Here’s how I see this:
Under current law, the rich can put their truly speculative investments, or shares and options on their own companies (as to which they have more control over subsequent appreciation than you and I have over the shares in our IRAs) into a Roth IRA.
Mitt Romney did this with parts of the companies Bain Capital acquired -— the “spinoff” -— and his IRA is now over $100 million. Peter Theil did it with Paypal shares and his IRA is now over $5 billion.
You and I (assuming you aren’t as rich as Mitt Romney or Peter Thiel) aren’t ever getting into that club.
Libertarians should not support one set of rules for the uber wealthy and another set for the rest of us. The “private placement” exception is a rule that allows self-dealing, something which I can never do in my IRA. For example, I cannot have my self-directed IRA purchase any property from me or any of my relatives, regardless of the price.
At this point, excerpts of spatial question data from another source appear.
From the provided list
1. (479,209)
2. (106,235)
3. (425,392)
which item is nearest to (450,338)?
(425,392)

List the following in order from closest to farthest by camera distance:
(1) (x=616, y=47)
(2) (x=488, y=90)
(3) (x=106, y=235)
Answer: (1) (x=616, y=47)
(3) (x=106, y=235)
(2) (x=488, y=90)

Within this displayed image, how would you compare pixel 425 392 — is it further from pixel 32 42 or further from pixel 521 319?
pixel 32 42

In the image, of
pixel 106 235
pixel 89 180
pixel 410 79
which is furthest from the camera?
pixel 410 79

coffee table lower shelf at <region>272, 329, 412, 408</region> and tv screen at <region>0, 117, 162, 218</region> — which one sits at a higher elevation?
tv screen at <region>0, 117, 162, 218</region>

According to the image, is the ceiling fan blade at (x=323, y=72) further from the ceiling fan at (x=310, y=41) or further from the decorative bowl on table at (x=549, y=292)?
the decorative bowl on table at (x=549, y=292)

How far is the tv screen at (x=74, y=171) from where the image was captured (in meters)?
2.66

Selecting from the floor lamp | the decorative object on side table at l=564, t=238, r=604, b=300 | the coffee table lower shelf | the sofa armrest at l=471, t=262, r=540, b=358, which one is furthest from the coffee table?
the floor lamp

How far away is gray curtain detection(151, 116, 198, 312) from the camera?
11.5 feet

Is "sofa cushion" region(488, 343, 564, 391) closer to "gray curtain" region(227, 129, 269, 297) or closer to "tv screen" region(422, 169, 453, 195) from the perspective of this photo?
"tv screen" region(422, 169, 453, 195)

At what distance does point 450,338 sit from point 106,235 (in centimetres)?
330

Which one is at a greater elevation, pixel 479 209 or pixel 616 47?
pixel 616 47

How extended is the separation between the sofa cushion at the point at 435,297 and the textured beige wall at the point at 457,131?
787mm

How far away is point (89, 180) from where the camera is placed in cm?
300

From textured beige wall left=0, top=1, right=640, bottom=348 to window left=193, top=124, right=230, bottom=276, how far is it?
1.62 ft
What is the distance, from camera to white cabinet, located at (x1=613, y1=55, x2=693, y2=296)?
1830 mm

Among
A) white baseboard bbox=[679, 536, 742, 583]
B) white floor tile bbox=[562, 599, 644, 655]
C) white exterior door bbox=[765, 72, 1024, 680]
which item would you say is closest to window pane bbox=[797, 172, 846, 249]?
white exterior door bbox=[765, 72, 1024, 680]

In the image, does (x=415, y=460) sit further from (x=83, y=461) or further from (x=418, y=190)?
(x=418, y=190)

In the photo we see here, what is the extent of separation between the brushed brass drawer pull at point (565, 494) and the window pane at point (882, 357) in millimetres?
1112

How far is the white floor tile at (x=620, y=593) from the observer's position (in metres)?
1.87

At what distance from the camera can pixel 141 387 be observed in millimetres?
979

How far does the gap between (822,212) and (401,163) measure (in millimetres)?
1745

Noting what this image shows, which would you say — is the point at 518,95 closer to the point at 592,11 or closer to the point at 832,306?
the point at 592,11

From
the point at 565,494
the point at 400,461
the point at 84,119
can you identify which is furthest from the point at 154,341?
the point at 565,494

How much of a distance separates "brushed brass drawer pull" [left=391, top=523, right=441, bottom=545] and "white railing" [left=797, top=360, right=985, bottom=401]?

It is a prohibited transaction that comes with serious penalties if you try it.
But Mitt could have his Roth IRA buy his spinoffs, and Theil could have his Roth IRA buy shares in the company he founded.
So the Dems get to virtue signal but watch as the final bill, if any actually passes, eliminates most of the described changes or adds new exception that allow the uber wealthy to continue doing what they have always been doing.
Looking like us peons with only a couple of Mill need not worry.
Ha Ha
what about contribution limits?
Are you saying that moving a regular IRA to a Roth IRA is now verboten?
Thanks for the clarifications.
I think that there’s another equally valid (small-l) libertarian perspective.
The “rule” that requires an investor to be “accredited” in order to invest in private placements was ostensibly created to protect the unsophisticated rubes from exploitation. But why accept that? The other way to ‘fix’ this would be to remove the requirement for accreditation, rather than ban the use of private placements.
Anyway, the bar is pretty darn low. Anyone with a net worth of $1MM (excluding his private residence — why?) meets the bar. So does anyone making 200K a year for 3 years running (that’s gross, net of taxes. Again, why?)
Of course, the real problem is that marginal tax rates are simply so high that people are working around the edges, trying to shield at least some of their hard-earned income from the tax man.